Gonzalez was a young history teacher in Lake Geneva.
“So he [Gonzalez] reads it over and says, wow this is interesting,” Baker says.
Lake Ivanhoe became the subject of Gonzalez’s 1972 master’s thesis “A Black Community in Rural Wisconsin – A Historical Study Of Lake Ivanhoe.”
“He went down and talked to the families. They brought out the pictures and showed him,” Baker says.
Baker didn’t put the dots together until the late 1990s.
“So here’s what happened. I called and told him [Gonzalez] could I have the paper work and I read it and I said this story has to be told,” Baker says he began sharing the story with anyone who would listen.
“I had my daughter, she was proficient enough to do a power point.
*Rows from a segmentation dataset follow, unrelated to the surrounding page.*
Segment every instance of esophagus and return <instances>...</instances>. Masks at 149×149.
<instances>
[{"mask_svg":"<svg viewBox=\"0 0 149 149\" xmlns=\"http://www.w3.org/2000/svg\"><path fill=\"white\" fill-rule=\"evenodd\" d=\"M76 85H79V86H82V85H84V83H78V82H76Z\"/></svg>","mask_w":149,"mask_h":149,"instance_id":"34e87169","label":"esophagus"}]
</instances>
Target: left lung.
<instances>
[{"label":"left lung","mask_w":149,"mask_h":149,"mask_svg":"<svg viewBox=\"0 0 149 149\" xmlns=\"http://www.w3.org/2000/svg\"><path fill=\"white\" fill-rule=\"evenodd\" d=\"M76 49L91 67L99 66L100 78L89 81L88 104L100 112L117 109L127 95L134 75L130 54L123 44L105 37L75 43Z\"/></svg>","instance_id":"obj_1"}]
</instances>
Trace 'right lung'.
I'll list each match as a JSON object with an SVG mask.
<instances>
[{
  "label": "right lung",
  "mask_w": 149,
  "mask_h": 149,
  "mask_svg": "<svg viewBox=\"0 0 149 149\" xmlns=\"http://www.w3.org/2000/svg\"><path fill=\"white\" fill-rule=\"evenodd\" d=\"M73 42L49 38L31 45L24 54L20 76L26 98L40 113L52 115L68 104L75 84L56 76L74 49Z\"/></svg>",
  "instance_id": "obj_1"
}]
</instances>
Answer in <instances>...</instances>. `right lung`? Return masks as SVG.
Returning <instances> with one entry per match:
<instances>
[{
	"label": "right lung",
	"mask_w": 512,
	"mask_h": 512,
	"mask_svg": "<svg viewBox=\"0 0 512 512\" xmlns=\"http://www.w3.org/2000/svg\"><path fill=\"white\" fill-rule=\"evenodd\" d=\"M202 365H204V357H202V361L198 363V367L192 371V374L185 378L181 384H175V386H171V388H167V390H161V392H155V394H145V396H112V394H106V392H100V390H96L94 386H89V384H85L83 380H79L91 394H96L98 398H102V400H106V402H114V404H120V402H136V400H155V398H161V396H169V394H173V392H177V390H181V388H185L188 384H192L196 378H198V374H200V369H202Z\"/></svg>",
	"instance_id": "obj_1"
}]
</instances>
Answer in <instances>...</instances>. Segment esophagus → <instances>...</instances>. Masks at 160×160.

We had the pictures to go along with the speech. We drove up to Madison and did it at the Wisconsin state Historical Museum or Society. There were probably eight people in the audience,” Baker says.
Baker set his sights on having an official state historical marker at Lake Ivanhoe.
“I don’t remember the first historical marker I saw. It could be the one where the train stopped in Lake Geneva or I could have read something. All I knew was this needed to go. It could have got information when I gave the speech at the historical museum,” Baker says. “That would have been one place that I thought would have said, ‘wow’!”
Then earlier this year, the Wisconsin Historical Society reached out to Baker.
A three year grant from the William G. Pomeroy Foundation is funding the installation of historical markers in Lake Ivanhoe and nearly 40 other historically marginalized communities.
Lake Ivanhoe has evolved over the years. Today many more homes fill its three-road-wide and eight-blocks-long area than when the Baker family moved there. Now Black families are in the minority.
Baker loves the place no less today than when he first cast his line into Lake Ivanhoe.
He looks forward to it official state historical marker designation, but Baker wants more for the community to thrive, “Because I want to live in this community for as long as I can. I’m hoping it works out that way. I love this community,” Baker says.
Correction: - On air, we stated Peter Baker first visited Lake Ivanhoe with his grandfather. It was Baker’s friend’s grandfather who took the boys on the Lake Ivanhoe fishing trip.